> Task to complete
For this exercise, retype the lines from the one that holds "Flat Loop Infographics" through the one that holds "Here is where this template begins" in the records below, both included, exactly and without pictures.

> Recorded data
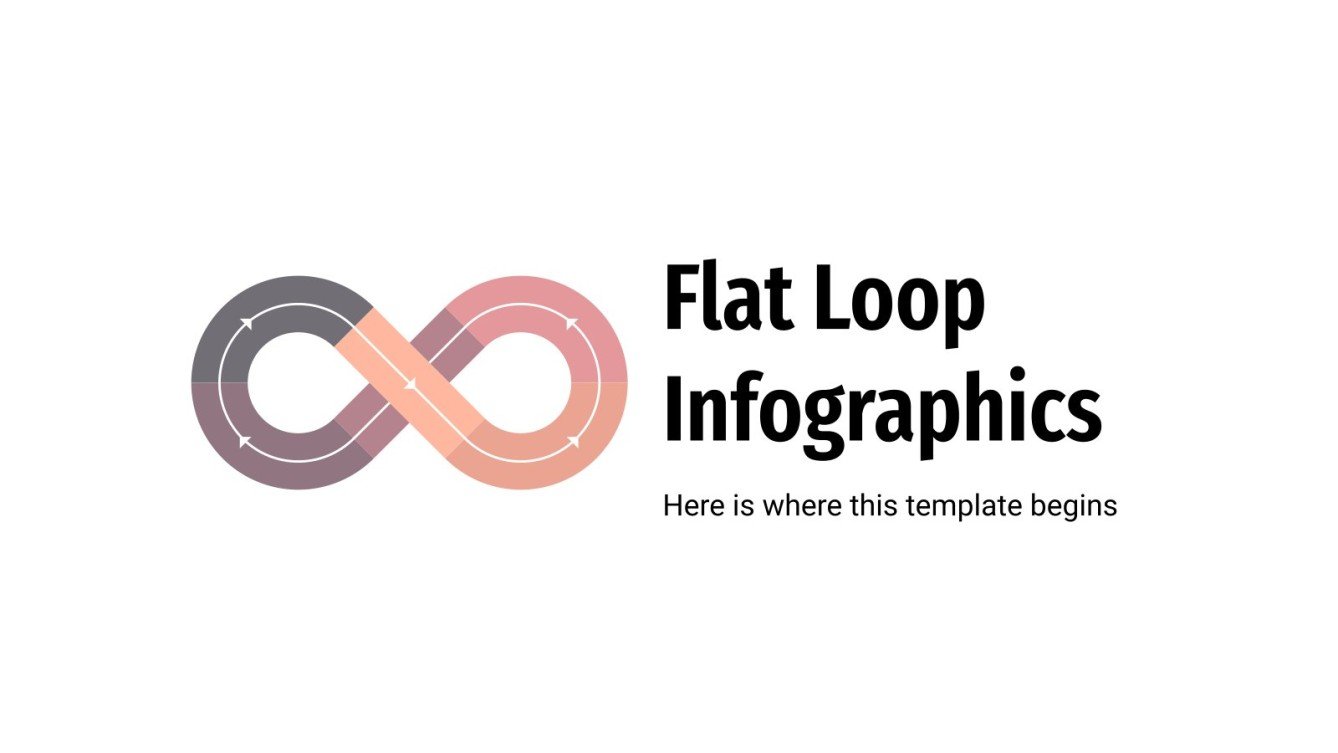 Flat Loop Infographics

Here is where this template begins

---

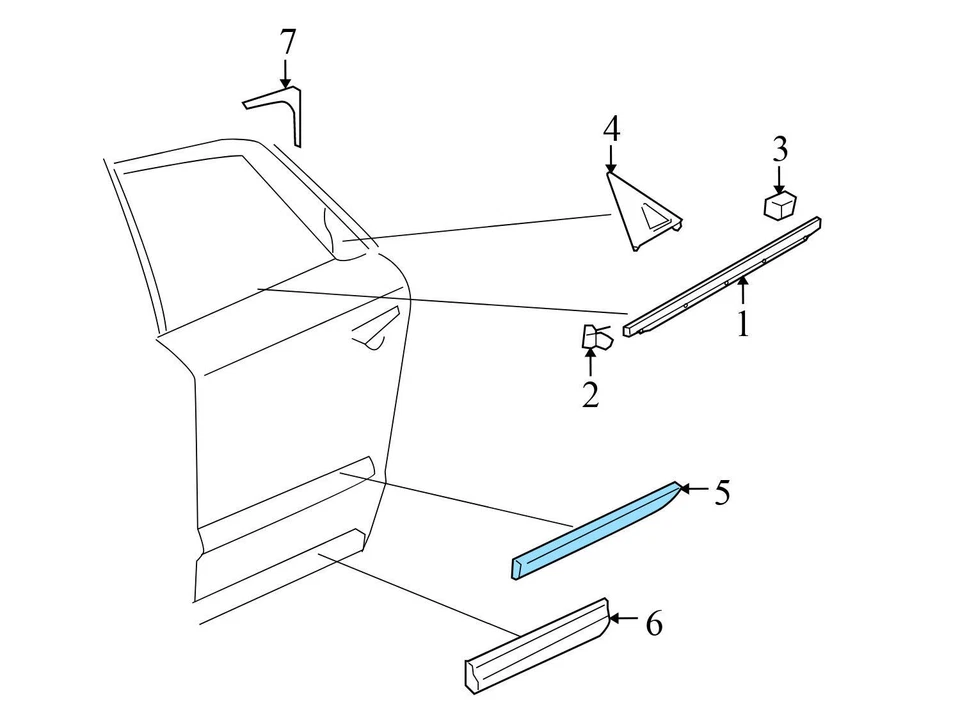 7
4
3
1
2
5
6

> Written answer
 Flat Loop Infographics

Here is where this template begins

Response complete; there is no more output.